+++ Page text +++

Krebs then traces a complex and ever-growing movement of Germanness through several hundred years.  Tuisto was remade as a Trojan prince and even as a son of Noah.  Perhaps German was the Adamic tongue?  Well, if not, it was definitely ancient and pure and passed down from the Tower of Babel.  Whatever the favorite issue of the day was, scholars could use Tacitus and their imaginations to prove that Germanness was whole, unmixed, and unique to itself (in a never-ending, endlessly expanding repetition of that one single paragraph from Germania).

In the 19th century, the racial theories came in and scholars started arguing that Aryans (what we would think of as Indo-Europeans, except racialized) were the drivers of history, and Germans were the highest example thereof, indicated by being tall, blond, blue-eyed, and dolichocephalic (that is, having a long and tall head).  "As a mythical race -- rather than as a linguistic group -- Aryans were believed to have conquered, colonized, and acculturated the world."  They'd taken an ancient belief in the possibility of an autochthonic god siring a race of humans, and turned it into a pseudo-scientific racial theory that meant nothing whatsoever.  It all intensified in the 20th century...

+++ Data +++

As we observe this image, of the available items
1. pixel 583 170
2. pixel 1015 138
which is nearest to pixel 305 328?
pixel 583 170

+++
+++ Data +++

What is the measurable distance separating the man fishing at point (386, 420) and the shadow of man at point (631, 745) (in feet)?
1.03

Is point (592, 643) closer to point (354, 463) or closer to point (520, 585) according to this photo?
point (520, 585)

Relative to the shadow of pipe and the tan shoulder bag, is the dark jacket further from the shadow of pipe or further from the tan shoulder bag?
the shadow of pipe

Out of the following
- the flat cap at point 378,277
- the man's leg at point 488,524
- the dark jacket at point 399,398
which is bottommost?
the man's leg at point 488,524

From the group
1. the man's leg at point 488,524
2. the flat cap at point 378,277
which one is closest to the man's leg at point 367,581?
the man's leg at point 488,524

+++
+++ Data +++

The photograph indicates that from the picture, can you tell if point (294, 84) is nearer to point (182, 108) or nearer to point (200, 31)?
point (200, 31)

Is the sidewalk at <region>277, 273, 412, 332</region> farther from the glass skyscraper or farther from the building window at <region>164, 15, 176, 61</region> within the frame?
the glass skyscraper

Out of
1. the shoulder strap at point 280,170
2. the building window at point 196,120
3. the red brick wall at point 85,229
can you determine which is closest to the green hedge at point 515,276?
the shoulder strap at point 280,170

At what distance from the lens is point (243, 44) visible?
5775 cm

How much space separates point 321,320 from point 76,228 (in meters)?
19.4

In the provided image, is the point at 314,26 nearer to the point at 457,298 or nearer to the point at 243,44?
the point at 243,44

+++

**Problems and tasks**:
• a. In the passage on Germanness above, what does "dolichocephalic" mean?
• b. Write out the passage on Germanness word for word from "Krebs then traces" to "paragraph from Germania).".

**Answers to the exercises**:
• a. Having a long and tall head.

• b.
Krebs then traces a complex and ever-growing movement of Germanness through several hundred years.  Tuisto was remade as a Trojan prince and even as a son of Noah.  Perhaps German was the Adamic tongue?  Well, if not, it was definitely ancient and pure and passed down from the Tower of Babel.  Whatever the favorite issue of the day was, scholars could use Tacitus and their imaginations to prove that Germanness was whole, unmixed, and unique to itself (in a never-ending, endlessly expanding repetition of that one single paragraph from Germania).